DESCRIPTION OF THE TASK
Return each line from the items below that contains the word "none".

INPUT RECORDS
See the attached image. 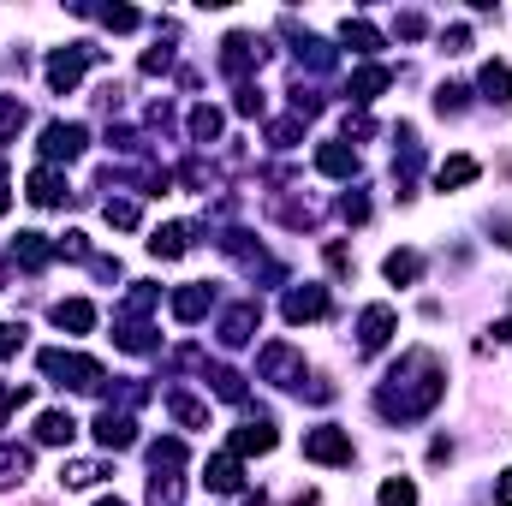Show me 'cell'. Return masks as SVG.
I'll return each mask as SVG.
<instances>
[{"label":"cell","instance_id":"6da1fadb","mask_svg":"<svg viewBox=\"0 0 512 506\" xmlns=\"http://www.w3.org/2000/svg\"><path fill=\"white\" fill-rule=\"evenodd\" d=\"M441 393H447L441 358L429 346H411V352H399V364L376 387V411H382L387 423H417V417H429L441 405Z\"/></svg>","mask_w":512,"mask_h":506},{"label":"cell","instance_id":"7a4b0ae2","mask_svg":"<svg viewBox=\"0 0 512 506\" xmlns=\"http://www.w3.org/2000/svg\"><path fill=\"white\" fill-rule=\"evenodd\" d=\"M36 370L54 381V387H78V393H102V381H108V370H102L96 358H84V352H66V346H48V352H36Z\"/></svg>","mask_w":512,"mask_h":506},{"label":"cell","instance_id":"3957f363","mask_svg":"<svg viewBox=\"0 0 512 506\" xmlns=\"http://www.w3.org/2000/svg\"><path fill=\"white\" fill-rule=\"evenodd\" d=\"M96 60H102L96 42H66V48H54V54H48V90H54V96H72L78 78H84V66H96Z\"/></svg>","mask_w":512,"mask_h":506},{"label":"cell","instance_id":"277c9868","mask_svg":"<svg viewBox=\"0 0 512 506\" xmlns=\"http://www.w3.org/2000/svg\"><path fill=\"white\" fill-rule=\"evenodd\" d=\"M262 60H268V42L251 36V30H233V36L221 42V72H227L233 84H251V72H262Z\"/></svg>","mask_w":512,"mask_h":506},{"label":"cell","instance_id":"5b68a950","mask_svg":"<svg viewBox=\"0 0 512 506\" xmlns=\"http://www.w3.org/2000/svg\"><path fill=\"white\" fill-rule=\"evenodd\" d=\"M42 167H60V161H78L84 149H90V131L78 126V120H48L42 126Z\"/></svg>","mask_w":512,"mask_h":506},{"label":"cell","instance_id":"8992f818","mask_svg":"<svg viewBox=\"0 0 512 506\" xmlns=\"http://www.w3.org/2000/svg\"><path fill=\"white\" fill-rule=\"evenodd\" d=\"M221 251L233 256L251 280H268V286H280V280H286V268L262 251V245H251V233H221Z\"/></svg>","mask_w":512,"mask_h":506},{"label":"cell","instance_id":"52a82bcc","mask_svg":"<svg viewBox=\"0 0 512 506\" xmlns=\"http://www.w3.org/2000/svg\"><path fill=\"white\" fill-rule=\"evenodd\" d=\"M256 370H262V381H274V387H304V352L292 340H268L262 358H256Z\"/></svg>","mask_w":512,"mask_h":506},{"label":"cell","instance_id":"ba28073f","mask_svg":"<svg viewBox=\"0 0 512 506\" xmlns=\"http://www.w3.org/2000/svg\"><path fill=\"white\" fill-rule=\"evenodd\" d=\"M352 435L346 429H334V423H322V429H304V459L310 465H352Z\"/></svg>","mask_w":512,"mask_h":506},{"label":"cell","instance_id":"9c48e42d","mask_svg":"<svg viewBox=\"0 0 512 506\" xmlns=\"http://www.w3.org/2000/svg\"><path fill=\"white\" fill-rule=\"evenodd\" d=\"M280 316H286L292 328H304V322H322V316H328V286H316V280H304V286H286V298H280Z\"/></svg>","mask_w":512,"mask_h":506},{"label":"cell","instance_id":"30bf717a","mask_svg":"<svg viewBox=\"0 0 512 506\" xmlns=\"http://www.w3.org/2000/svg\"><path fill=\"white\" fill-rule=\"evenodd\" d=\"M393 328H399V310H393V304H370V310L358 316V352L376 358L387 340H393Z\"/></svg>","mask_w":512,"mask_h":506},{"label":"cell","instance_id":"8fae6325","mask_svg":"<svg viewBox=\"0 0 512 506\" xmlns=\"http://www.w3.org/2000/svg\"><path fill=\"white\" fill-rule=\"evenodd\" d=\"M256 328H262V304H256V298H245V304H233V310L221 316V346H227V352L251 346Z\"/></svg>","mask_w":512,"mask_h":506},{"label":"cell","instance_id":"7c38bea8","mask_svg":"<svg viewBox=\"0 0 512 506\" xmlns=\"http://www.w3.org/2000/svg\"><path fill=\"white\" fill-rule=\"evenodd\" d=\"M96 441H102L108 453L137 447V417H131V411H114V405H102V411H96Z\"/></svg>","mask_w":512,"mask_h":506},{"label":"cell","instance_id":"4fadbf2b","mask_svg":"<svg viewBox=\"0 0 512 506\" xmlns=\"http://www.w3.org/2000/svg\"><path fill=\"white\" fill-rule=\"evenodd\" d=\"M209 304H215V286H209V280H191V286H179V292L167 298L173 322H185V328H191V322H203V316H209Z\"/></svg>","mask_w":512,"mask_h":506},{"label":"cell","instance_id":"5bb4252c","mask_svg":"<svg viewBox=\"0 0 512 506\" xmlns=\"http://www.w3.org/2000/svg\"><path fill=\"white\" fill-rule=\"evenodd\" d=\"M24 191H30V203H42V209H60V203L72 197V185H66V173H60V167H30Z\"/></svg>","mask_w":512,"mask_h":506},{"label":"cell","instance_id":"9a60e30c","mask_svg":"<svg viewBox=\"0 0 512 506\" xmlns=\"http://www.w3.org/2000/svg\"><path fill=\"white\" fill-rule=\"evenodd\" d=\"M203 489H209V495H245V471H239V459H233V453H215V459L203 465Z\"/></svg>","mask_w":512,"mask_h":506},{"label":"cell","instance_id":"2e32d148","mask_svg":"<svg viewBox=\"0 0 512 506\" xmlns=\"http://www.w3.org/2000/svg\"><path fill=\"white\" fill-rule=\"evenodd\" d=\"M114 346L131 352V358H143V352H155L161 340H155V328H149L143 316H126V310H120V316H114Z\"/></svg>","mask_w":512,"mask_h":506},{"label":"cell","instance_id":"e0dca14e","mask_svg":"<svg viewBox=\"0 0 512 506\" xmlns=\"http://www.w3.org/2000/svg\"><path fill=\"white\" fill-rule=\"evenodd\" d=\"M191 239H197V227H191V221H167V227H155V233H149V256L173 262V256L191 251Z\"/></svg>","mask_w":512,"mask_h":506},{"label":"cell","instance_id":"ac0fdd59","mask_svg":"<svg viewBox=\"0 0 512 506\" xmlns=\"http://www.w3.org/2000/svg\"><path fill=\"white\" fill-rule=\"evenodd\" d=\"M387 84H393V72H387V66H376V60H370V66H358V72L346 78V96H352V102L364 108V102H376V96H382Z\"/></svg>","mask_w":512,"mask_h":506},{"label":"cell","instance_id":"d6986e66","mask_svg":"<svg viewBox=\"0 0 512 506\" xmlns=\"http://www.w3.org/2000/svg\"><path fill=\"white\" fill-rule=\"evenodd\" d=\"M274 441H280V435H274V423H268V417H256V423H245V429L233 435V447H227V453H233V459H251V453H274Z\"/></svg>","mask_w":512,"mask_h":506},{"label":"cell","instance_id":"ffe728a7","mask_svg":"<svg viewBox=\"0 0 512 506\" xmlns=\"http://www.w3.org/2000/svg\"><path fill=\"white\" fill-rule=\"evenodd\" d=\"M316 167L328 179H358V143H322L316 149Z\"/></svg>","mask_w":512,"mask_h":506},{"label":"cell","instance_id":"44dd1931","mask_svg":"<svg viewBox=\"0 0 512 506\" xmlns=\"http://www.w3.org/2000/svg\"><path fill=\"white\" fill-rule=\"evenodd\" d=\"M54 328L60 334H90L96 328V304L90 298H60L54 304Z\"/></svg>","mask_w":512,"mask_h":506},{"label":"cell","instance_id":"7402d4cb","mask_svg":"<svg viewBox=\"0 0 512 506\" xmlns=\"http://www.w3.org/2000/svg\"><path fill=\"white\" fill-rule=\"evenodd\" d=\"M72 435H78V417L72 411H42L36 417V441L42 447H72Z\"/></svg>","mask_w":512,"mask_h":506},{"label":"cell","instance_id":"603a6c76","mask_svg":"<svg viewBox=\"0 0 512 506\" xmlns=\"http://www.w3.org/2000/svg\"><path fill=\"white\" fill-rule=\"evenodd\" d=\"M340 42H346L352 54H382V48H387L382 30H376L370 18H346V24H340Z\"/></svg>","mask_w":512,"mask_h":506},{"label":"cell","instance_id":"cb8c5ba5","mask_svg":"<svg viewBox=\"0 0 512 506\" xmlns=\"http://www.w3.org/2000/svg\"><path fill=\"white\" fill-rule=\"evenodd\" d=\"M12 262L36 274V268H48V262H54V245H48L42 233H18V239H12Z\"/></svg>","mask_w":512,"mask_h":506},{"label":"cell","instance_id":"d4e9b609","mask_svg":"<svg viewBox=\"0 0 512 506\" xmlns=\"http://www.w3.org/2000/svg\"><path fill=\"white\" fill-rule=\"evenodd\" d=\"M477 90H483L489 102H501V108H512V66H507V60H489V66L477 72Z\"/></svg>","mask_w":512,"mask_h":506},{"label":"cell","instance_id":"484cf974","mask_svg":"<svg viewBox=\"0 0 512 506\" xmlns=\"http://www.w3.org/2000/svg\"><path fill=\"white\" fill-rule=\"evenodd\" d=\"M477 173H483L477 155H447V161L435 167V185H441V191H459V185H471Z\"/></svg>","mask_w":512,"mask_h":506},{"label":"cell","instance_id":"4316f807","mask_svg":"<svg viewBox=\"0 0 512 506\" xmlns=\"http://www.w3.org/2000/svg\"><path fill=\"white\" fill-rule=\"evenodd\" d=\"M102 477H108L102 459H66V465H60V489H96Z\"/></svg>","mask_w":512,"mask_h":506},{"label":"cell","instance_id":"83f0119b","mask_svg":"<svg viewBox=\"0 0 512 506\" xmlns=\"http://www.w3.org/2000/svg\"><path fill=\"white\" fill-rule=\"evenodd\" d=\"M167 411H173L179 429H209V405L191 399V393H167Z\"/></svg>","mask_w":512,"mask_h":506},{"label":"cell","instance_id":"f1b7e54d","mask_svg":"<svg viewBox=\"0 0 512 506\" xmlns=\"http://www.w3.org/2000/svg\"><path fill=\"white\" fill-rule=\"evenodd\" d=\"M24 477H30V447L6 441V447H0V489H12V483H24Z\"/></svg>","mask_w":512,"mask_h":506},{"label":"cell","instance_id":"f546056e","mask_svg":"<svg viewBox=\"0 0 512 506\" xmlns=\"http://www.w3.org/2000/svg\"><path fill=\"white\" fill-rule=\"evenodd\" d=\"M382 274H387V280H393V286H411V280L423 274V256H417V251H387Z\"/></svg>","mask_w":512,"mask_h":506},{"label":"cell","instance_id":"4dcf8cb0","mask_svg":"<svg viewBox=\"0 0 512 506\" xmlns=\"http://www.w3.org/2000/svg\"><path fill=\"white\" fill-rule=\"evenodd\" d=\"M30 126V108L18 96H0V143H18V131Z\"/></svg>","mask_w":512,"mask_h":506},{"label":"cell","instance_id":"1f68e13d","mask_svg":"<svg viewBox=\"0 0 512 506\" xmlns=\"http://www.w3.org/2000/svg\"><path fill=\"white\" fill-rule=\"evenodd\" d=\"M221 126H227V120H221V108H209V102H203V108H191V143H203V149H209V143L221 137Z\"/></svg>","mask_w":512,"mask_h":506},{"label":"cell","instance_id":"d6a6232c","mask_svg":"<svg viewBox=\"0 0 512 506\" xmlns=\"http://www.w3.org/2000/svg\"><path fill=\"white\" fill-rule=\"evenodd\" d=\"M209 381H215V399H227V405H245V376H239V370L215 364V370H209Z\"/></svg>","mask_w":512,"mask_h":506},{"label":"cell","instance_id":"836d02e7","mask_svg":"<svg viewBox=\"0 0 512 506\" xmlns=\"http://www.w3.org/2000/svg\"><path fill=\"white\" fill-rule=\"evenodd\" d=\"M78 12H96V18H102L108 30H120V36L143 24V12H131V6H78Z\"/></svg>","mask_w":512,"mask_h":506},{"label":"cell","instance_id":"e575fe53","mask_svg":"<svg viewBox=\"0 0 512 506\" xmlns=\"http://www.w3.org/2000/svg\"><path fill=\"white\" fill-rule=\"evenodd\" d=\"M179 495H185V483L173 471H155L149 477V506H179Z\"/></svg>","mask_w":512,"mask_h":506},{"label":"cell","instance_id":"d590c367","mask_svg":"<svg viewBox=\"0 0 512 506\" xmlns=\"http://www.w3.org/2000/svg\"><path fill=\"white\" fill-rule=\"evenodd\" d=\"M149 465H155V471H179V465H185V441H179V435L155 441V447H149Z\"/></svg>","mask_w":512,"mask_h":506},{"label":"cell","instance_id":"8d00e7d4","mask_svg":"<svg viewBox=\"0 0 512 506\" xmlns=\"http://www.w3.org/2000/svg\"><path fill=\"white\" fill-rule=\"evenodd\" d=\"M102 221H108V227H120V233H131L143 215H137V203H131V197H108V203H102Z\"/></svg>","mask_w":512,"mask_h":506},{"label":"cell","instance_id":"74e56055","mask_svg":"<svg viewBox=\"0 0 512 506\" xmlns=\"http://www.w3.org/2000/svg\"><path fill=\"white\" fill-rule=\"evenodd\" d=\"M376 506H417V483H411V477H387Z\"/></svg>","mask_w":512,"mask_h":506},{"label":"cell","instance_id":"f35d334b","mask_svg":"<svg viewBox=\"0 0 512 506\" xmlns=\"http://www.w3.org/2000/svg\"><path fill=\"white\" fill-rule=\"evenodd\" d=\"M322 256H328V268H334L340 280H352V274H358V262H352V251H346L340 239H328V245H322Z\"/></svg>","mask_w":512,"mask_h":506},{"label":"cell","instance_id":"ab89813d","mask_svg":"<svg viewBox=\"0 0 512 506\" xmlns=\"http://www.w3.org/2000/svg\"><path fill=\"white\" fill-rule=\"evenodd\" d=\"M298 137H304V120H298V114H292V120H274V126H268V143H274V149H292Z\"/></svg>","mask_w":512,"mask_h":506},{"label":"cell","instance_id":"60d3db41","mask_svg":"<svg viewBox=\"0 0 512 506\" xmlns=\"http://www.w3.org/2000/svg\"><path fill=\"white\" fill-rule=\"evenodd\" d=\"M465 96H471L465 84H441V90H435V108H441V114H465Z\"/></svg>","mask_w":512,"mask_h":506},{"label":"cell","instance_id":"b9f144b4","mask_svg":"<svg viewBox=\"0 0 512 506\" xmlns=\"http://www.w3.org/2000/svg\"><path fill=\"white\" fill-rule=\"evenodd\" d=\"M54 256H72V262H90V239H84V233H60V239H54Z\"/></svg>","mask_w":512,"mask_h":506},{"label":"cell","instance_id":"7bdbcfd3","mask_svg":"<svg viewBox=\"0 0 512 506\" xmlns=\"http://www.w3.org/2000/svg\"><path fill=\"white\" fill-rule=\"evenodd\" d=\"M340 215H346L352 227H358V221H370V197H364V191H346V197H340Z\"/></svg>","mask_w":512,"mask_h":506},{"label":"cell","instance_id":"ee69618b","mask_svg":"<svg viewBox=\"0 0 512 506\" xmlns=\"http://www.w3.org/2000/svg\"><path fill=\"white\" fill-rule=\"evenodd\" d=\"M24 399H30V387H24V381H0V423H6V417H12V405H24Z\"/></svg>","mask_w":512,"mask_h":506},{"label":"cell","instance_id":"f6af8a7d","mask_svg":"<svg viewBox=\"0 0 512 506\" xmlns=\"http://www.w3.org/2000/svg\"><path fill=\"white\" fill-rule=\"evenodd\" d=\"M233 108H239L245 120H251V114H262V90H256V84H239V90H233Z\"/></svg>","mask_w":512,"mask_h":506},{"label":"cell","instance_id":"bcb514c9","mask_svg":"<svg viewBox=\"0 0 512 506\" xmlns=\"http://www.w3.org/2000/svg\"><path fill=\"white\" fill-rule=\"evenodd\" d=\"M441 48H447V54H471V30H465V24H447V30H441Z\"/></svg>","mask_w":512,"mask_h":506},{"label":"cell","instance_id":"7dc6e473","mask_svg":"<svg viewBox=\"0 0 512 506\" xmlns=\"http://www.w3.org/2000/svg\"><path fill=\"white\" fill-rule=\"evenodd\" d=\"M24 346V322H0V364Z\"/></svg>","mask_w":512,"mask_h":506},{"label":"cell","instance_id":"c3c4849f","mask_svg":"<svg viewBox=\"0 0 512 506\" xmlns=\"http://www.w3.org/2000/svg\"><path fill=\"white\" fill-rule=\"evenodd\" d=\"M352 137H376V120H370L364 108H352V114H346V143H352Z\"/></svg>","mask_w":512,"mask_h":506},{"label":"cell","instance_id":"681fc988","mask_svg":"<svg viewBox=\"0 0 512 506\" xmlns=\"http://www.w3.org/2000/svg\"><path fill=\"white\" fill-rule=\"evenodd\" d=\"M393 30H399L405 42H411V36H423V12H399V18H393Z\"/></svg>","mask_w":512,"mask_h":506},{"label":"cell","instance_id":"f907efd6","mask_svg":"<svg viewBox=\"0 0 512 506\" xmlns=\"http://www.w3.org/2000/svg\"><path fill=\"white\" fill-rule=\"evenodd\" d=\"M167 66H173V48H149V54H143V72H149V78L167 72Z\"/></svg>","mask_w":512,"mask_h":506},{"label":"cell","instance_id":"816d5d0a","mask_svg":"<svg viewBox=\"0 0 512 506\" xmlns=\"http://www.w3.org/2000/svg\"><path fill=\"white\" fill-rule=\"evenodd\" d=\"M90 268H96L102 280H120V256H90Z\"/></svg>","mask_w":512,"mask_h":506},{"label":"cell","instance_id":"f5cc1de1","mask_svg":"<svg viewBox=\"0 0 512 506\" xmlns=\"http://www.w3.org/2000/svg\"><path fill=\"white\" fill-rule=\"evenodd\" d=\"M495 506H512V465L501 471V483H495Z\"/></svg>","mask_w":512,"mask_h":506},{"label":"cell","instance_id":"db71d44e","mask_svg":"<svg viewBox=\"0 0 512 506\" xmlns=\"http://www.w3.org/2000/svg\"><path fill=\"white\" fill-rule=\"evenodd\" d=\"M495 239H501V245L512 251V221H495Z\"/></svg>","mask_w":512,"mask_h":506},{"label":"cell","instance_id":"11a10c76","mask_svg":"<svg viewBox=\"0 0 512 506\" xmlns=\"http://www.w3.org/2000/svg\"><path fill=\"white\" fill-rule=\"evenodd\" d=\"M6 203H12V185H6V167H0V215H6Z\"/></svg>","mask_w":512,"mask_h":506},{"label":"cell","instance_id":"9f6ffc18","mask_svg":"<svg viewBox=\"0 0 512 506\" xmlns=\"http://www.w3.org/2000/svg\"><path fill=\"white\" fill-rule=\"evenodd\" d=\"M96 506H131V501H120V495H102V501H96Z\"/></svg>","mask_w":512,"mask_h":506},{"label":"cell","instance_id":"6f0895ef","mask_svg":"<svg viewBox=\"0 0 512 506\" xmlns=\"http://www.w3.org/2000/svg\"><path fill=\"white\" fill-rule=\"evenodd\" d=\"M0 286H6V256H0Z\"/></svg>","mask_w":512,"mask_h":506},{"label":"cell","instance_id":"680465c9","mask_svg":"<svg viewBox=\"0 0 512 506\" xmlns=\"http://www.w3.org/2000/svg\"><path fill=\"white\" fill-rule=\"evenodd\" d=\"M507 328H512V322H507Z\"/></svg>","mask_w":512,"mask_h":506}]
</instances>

...

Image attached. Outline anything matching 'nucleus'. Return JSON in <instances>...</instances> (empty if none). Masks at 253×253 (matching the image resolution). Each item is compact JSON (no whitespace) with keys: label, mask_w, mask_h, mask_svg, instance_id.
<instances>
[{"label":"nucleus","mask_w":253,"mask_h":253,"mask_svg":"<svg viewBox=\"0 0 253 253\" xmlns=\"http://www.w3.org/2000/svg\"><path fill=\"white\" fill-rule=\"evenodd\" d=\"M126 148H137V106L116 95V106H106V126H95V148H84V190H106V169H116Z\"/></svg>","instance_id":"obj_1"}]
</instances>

* * *

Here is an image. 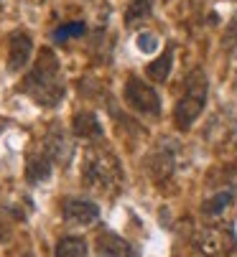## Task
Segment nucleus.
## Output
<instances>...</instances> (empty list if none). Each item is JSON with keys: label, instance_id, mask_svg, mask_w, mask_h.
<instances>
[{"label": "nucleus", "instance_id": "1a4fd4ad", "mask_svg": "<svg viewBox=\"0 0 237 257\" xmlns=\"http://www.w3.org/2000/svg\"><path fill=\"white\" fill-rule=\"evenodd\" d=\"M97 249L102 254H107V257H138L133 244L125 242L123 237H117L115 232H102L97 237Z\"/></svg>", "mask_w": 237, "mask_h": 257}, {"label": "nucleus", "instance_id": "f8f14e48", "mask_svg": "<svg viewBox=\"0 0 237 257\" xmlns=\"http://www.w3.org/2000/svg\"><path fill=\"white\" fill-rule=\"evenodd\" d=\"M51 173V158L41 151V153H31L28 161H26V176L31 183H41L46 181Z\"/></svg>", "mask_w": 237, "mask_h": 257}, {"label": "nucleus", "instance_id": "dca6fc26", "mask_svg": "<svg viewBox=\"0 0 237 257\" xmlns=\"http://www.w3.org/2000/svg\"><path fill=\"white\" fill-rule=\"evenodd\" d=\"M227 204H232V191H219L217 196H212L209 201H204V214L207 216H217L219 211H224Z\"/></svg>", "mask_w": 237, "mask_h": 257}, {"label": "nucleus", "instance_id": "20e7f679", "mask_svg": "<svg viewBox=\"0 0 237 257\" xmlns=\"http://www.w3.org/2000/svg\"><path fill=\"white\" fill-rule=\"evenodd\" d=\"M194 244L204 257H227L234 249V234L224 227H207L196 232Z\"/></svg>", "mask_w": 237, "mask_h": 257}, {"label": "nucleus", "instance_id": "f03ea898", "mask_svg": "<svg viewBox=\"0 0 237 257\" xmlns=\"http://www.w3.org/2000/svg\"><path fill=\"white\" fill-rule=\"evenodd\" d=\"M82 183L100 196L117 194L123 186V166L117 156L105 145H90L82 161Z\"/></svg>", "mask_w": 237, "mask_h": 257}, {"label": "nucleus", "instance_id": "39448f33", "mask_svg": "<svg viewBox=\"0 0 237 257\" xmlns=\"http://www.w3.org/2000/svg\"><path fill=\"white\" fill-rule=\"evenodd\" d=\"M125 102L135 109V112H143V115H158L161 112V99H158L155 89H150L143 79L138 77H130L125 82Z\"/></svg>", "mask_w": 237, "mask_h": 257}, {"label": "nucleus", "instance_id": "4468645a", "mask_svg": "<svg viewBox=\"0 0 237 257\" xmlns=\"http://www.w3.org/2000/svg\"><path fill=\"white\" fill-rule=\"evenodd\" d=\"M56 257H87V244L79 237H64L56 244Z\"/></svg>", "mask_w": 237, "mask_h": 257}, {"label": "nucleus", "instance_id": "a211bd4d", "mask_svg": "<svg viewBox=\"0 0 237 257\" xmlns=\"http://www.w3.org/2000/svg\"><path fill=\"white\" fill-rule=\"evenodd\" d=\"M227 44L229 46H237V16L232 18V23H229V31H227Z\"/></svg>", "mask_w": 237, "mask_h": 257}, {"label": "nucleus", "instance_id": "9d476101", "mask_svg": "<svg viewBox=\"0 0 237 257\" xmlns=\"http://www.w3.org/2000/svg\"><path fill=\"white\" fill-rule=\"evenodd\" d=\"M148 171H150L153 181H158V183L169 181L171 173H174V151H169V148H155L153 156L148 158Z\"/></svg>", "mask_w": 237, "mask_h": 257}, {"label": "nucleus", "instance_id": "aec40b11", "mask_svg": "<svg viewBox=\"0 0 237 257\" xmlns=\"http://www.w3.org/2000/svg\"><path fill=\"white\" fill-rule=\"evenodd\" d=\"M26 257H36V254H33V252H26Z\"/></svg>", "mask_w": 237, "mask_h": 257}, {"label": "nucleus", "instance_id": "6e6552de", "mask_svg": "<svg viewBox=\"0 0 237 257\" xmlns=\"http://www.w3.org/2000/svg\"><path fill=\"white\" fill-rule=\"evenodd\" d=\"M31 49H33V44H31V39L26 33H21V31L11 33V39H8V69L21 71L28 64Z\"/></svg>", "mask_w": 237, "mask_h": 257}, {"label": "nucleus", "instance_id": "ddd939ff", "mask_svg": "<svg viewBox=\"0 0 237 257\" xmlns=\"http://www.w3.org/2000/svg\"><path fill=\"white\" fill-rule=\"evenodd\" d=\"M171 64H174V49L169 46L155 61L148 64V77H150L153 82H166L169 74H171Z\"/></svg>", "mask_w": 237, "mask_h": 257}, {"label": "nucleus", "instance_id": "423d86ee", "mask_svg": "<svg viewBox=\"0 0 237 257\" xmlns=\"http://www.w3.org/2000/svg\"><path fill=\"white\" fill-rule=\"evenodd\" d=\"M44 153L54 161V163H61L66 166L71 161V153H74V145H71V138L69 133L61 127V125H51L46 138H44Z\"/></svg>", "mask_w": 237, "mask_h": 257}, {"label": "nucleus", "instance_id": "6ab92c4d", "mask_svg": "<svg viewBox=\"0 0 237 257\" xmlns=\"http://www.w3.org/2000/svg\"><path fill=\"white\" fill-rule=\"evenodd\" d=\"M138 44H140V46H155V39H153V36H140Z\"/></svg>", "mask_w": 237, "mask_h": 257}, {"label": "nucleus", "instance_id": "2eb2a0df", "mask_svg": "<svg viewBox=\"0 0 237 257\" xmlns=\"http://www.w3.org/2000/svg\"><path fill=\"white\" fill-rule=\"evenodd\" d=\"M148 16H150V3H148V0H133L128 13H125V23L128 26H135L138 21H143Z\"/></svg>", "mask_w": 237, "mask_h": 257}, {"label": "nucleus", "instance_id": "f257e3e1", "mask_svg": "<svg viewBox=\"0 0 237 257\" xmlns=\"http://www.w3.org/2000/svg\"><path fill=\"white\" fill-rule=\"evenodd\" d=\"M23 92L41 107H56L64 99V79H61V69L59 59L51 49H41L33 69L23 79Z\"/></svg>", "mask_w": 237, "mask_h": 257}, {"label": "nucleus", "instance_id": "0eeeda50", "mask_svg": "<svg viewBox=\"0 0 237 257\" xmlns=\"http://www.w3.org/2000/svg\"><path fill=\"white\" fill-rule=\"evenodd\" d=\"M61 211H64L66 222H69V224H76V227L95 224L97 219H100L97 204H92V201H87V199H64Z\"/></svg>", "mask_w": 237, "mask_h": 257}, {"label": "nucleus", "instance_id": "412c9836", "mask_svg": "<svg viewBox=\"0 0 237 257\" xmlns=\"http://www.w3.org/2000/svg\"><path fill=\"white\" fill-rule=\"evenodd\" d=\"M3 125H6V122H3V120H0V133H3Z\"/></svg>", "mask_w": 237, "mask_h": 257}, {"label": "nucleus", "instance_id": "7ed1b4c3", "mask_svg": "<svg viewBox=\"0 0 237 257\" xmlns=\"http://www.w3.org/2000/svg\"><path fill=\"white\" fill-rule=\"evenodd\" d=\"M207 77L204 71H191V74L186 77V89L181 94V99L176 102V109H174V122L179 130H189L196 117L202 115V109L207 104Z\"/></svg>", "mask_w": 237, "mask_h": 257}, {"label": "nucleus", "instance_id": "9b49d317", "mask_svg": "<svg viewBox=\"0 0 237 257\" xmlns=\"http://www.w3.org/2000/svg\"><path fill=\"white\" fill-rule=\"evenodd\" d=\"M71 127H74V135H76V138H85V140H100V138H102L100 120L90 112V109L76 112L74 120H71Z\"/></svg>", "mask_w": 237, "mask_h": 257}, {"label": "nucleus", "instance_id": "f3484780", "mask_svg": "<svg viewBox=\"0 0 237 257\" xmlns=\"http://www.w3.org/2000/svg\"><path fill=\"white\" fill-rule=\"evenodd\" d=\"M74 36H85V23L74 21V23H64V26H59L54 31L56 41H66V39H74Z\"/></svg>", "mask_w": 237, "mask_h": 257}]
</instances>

RESPONSE TO THIS TASK
Image attached. Outline anything matching 'nucleus'. Return JSON in <instances>...</instances> (empty if none). Masks at 253×253 (matching the image resolution). Each item is compact JSON (no whitespace) with keys: label, mask_w, mask_h, mask_svg, instance_id.
<instances>...</instances> (empty list if none). Each item is JSON with keys: label, instance_id, mask_svg, mask_w, mask_h.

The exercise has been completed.